-- Begin DATASET --

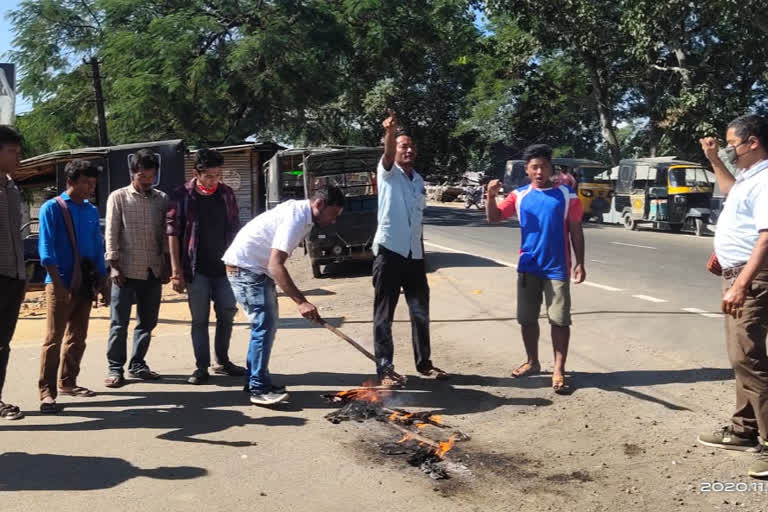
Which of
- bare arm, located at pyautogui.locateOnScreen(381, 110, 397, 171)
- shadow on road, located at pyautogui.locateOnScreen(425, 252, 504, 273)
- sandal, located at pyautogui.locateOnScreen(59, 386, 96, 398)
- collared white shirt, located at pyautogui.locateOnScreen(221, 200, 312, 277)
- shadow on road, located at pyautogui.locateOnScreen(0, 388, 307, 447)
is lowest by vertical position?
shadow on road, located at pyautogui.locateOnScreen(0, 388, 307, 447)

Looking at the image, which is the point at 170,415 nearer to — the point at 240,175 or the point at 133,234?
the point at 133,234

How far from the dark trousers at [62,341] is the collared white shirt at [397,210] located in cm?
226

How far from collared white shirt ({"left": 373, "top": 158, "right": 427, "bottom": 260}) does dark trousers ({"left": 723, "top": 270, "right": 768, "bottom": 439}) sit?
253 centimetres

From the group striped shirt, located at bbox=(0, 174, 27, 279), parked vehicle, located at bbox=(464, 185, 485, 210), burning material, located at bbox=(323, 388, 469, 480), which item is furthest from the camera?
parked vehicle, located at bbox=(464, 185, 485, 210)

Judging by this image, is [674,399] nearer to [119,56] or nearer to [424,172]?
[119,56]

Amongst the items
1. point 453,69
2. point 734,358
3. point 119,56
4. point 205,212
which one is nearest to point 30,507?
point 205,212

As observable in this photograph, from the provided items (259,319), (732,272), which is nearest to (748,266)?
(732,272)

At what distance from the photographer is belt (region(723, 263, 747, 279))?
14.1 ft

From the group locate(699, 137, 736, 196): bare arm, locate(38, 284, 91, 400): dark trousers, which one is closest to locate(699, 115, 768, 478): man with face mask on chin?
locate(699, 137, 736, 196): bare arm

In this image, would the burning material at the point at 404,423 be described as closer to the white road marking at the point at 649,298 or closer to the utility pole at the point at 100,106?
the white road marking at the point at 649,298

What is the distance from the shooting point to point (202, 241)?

-- End DATASET --

THE REQUEST =
Please give the lines from the one containing "Amongst the items" through the end of the entries above, both ends included, as a numbered list with blank lines omitted.

EXERCISE ANSWER =
1. Amongst the items
2. 1. point 453,69
3. 2. point 734,358
4. 3. point 119,56
5. 4. point 205,212
6. which one is nearest to point 30,507?
7. point 205,212
8. As observable in this photograph, from the provided items (259,319), (732,272), which is nearest to (748,266)?
9. (732,272)
10. At what distance from the photographer is belt (region(723, 263, 747, 279))?
11. 14.1 ft
12. From the group locate(699, 137, 736, 196): bare arm, locate(38, 284, 91, 400): dark trousers, which one is closest to locate(699, 115, 768, 478): man with face mask on chin?
13. locate(699, 137, 736, 196): bare arm
14. In this image, would the burning material at the point at 404,423 be described as closer to the white road marking at the point at 649,298 or closer to the utility pole at the point at 100,106?
15. the white road marking at the point at 649,298
16. What is the distance from the shooting point to point (202, 241)?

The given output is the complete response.